Я вспоминаю голубые глаза Мэй Крэндалл и отчаяние, которое читалось у нее во взгляде. Представляю, как она уходит с моим браслетом, как в одиночестве рассматривает его в своей комнате, надевает себе на запястье и с восторгом любуется им. Если бы браслет не был семейной реликвией, я бы оставила его ей.
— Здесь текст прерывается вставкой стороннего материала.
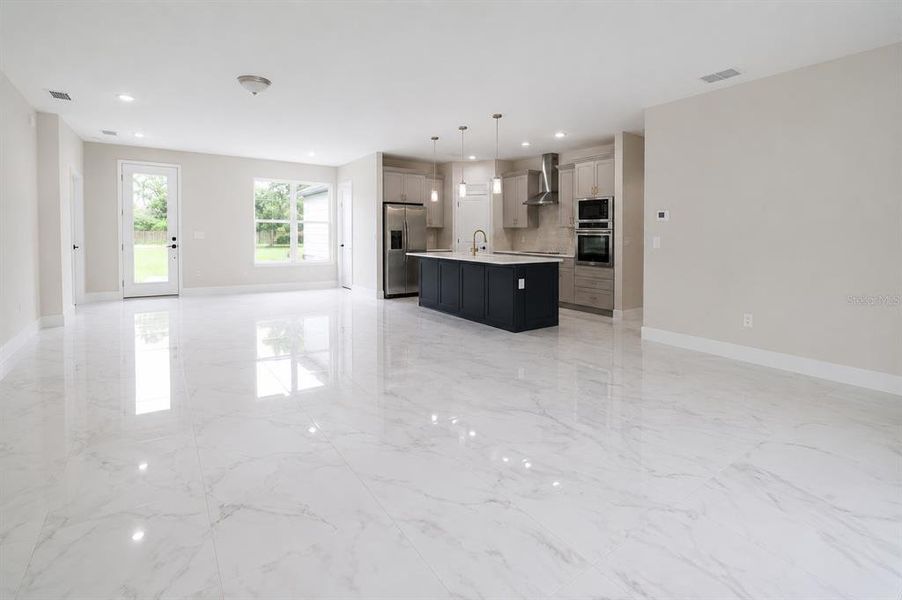 Spacious, unfurnished interior of a new home in Ocala Waterway / Kingsland Country Estates, Ocala (Image 19). Spacious, unfurnished interior of a new home in Ocala Waterway / Kingsland Country Estates, Ocala (Image 19).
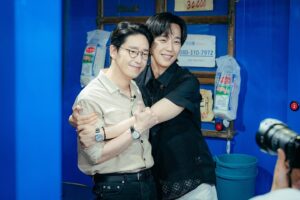 Yoon Jong-hoon Instagram - ⠀
SBS 8월 29일 밤 10시 20분 ‘무장해제’
⠀
사랑하는 기준형과 즐겁게 촬영하고 욌습니다.
편하게 맞아주신 현무형, 도연씨 감사합니다.🥰
⠀
#무장해제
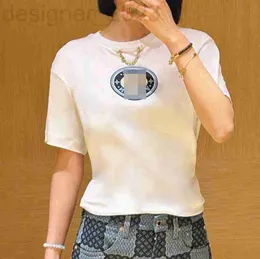 Kadın T-Shirt Tasarımcısı 2024 İlkbahar/Yaz Koleksiyonu Yeni kısa kollu yuvarlak boyun tişörtü İşlemeli rozet süslemeleri f8za
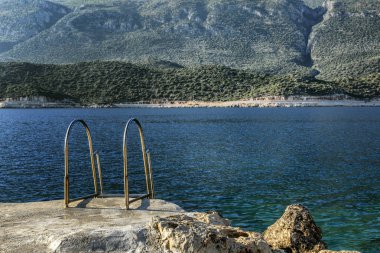 Güzel bir lagün denize merdiven. Denizin ve dağların büyülü manzarası. Sakin olun ve rahatlayın.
— Знаешь что? Я, пожалуй, сама съезжу за ним. Браслет принадлежал моей бабушке,— судя по расписанию, наши с отцом дороги дальше расходятся. Он проведет некоторое время в офисе, затем поедет ужинать с одним из избирателей, а мама в Дрейден Хилле проведет встречу общества ДАР — Дочерей американской революции. — Меня кто-нибудь сможет подвезти? Или мне лучше взять одну из машин?
Глаза Лесли пылают огнем. Я опасаюсь серьезной перепалки и потому добавляю еще одну, более убедительную причину:
— Мне нужно забежать к бабушке Джуди на чай, раз появилось немного свободного времен. Она будет рада видеть браслет.
На пресс-конференции в администрации я вспомнила, что не навещала бабушку почти неделю, и мне стало совестно.
Челюсть Лесли подергивается, но она мне уступает, всем своим видом давая понять, что считает мое поведение непрофессиональным, а желание поехать в дом престарелых расценивает, как глупый каприз.
Ничем не могу ей помочь. Я все еще думаю о Мэй Крэндалл и помню содержание многочисленных газетных статей об издевательствах над стариками в домах престарелых. Я хочу убедиться, что Мэй не пыталась попросить меня о помощи, оказавшись в беде.
Возможно, мое любопытство подогревает грустная, ужасающая история старушки: «Две недели назад ее нашли в доме возле реки рядом с мертвой сестрой...»
Интересно, как звали ее сестру? Ферн?
Глава 4
Рилл Фосс
Мемфис, Теннесси
1939 год
Брини кладет Куини на крыльцо и вдет за шлюпкой, которая привязана к куче плавника ниже по течению. Куини бледная, словно снятое молоко; ее тело напряжено, оно натянуто, словно струна. Она, обезумев, рыдает и кричит, ударяясь щекой о гладкое, мокрое дерево.
Ларк отшатывается в ночную тень под стеной хижины, но малыши, Ферн и Габион, на четвереньках, бочком, придвигаются все ближе. Они никогда не видели, чтобы взрослый человек так себя вел.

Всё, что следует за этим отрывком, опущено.